Incluso en medio del sufrimiento, el diseño no gira alrededor de nuestro consuelo inmediato, sino de la revelación de la gloria de Cristo. José sufrió traición, prisión y olvido, pero al final declaró: “Vosotros pensasteis hacerme mal, mas Dios lo encaminó a bien” (Génesis 50:20). El bien no fue solo que José fuera gobernador, sino que a través de él, Dios preservara vida… y con ello, la línea por la cual vendría Cristo.
Nuestra vida tiene valor no porque seamos importantes en sí mismos, sino porque Dios nos ha unido a Cristo. Fuera de Él, somos como hojas secas al viento. Pero en Él, somos piedras vivas en un templo espiritual (1 Pedro 2:5), cuyo fundamento es Jesucristo.
Por eso, la vida abundante que Jesús prometió (Juan 10:10) no es una vida centrada en nuestros deseos, sino en conocerle a Él, amarle a Él, y vivir para Él. La verdadera paz no viene de tener todo bajo control, sino de entregar el protagonismo a quien realmente lo merece: al Cordero que fue inmolado antes de la fundación del mundo (Apocalipsis 13:8).

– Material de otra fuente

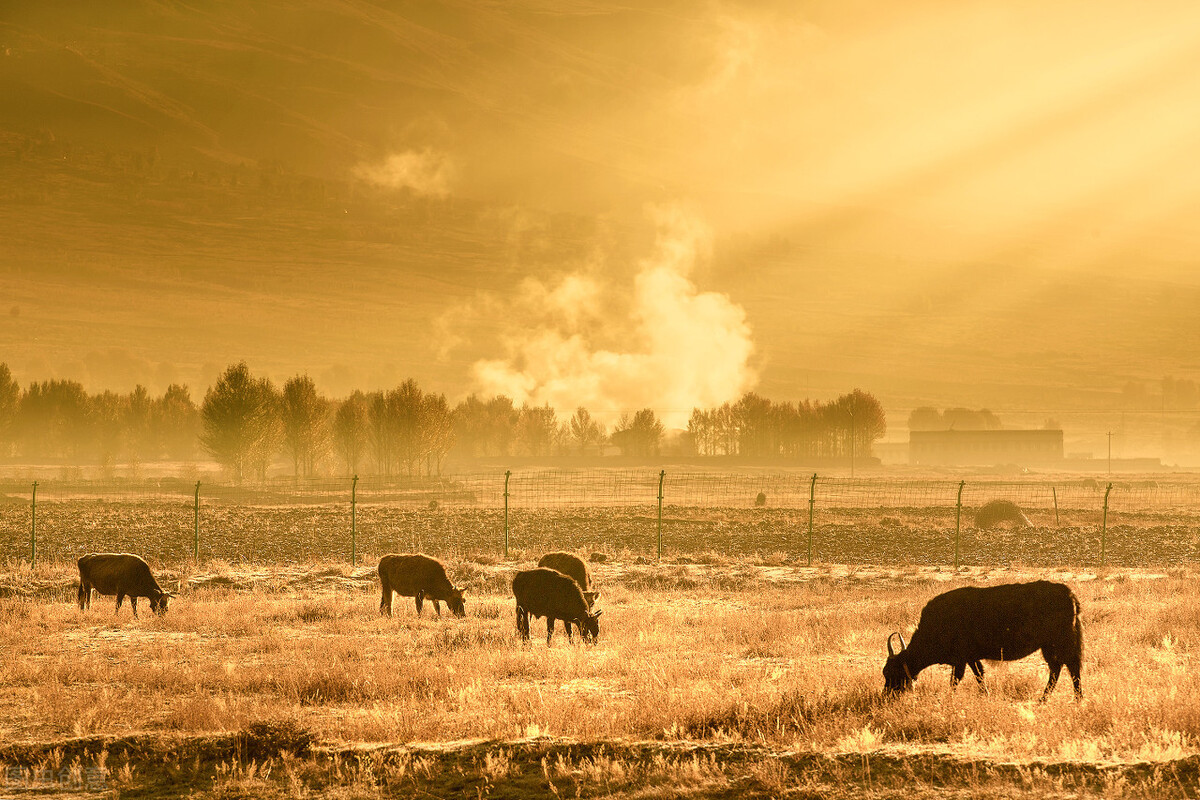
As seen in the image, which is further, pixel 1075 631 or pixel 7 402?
pixel 7 402

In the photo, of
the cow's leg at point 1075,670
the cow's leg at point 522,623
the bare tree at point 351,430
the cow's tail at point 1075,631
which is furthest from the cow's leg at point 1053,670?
the bare tree at point 351,430

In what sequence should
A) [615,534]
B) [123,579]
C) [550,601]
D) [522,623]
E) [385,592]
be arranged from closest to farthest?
[550,601], [522,623], [123,579], [385,592], [615,534]

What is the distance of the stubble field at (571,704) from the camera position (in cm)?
1002

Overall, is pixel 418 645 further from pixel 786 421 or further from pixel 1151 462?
pixel 1151 462

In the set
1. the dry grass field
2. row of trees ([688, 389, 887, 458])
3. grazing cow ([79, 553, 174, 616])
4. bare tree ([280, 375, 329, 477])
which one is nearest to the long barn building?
row of trees ([688, 389, 887, 458])

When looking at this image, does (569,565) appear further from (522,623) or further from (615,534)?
(615,534)

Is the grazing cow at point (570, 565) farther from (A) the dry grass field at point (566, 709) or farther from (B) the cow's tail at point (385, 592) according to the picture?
(B) the cow's tail at point (385, 592)

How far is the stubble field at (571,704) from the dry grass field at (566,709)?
0.13 feet

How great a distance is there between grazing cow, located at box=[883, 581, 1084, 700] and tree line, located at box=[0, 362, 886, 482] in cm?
9868

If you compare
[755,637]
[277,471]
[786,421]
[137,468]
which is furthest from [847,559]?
[786,421]

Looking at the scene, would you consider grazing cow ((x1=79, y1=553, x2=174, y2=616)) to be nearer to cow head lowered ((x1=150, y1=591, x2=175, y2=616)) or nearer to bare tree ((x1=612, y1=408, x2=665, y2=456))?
cow head lowered ((x1=150, y1=591, x2=175, y2=616))

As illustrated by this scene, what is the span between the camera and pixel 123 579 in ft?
72.6

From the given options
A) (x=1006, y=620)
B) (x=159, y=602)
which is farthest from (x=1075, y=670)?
(x=159, y=602)

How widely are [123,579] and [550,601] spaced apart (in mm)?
10372
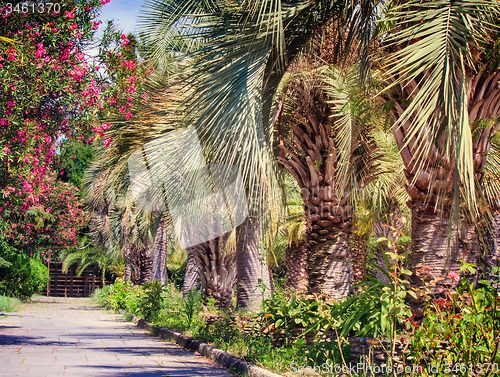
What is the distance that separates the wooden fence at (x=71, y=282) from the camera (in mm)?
44531

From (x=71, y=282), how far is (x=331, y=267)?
42054 millimetres

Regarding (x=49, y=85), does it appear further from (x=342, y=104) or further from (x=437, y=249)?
(x=437, y=249)

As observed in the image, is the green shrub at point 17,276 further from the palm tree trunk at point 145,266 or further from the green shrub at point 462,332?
the green shrub at point 462,332

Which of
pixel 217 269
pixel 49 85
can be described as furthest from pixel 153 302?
pixel 49 85

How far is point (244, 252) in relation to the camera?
998cm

Así que hoy, no te preguntes: ¿Qué quiere Dios que yo logre?, sino: ¿Cómo puede Dios ser glorificado en mí?. No busques ser el héroe de tu historia, sino un testigo fiel del único Héroe verdadero: Jesucristo, el Señor del diseño eterno.

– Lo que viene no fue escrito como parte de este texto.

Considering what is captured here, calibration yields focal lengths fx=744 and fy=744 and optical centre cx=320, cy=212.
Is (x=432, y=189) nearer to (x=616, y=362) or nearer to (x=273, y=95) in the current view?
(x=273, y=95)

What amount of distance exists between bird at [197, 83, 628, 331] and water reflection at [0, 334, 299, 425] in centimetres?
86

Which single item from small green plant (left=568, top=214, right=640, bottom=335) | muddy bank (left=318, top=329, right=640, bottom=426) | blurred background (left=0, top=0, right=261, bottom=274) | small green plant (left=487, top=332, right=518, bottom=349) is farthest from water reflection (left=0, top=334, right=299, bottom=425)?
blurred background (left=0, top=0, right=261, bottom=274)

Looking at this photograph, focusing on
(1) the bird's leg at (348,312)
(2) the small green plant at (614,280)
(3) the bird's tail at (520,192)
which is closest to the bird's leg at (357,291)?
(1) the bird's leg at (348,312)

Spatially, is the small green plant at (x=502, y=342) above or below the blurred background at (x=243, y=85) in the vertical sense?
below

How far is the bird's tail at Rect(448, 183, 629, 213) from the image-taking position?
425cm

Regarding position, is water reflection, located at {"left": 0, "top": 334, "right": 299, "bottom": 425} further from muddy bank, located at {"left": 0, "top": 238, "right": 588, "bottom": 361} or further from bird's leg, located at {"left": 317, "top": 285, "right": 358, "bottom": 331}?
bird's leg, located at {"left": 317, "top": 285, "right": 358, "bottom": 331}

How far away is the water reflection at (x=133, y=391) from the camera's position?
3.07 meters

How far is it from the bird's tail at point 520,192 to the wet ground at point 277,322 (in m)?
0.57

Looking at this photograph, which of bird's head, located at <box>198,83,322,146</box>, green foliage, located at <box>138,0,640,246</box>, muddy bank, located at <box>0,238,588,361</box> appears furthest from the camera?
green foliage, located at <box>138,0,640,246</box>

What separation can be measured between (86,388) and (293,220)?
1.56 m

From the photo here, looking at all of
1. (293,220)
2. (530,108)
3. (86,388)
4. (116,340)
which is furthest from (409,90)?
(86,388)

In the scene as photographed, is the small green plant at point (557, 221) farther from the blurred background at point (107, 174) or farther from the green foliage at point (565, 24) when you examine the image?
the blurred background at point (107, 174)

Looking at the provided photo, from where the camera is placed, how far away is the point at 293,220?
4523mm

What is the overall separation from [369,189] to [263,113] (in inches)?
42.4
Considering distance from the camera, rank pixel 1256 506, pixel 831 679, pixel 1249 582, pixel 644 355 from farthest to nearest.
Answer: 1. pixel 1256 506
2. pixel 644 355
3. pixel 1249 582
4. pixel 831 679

Porque al final, como dice Isaías 43:1:
“Ahora, pues, así dice Jehová, el que te creó, oh Jacob, y el que te formó, oh Israel: No temas, porque yo te he redimido; te he llamado por tu nombre; mío eres tú.”
Somos Suyos. No para tu gloria, sino para la Suya. Y en eso está tu verdadera dignidad, tu verdadero descanso, y tu verdadero propósito.
Seguramente te preguntarás: ¿Y nosotros qué? ¿no tenemos gloria?. Y la respuesta es si, nuestra gloria, o aquello de lo que nos podemos alabar, lo vamos a encontrar en Jeremías 9:23–24:
“Así dijo Jehová: No se alabe el sabio en su sabiduría, ni se alabe el fuerte en su fuerza, ni se alabe el rico en sus riquezas. Mas alábese en esto el que se hubiere de alabar: en entenderme y conocerme, que yo soy Jehová, que hago misericordia, juicio y justicia en la tierra; porque estas cosas quiero, dice Jehová.”
Huye del mensaje que embellece tu alma con filtros del teléfono celular. Cuando oigas la palabra “empoderamiento” usada para exaltar al hombre , sal corriendo. Porque ese mensaje no te lleva a la humildad del arrepentimiento, sino al engaño del orgullo; no te enseña a amar a Dios con todo tu corazón, sino a adorarte a ti mismo con una falsa compasión.
El verdadero amor no nace de mirarte a ti, sino de contemplar a Aquel que te diseñó para Su gloria.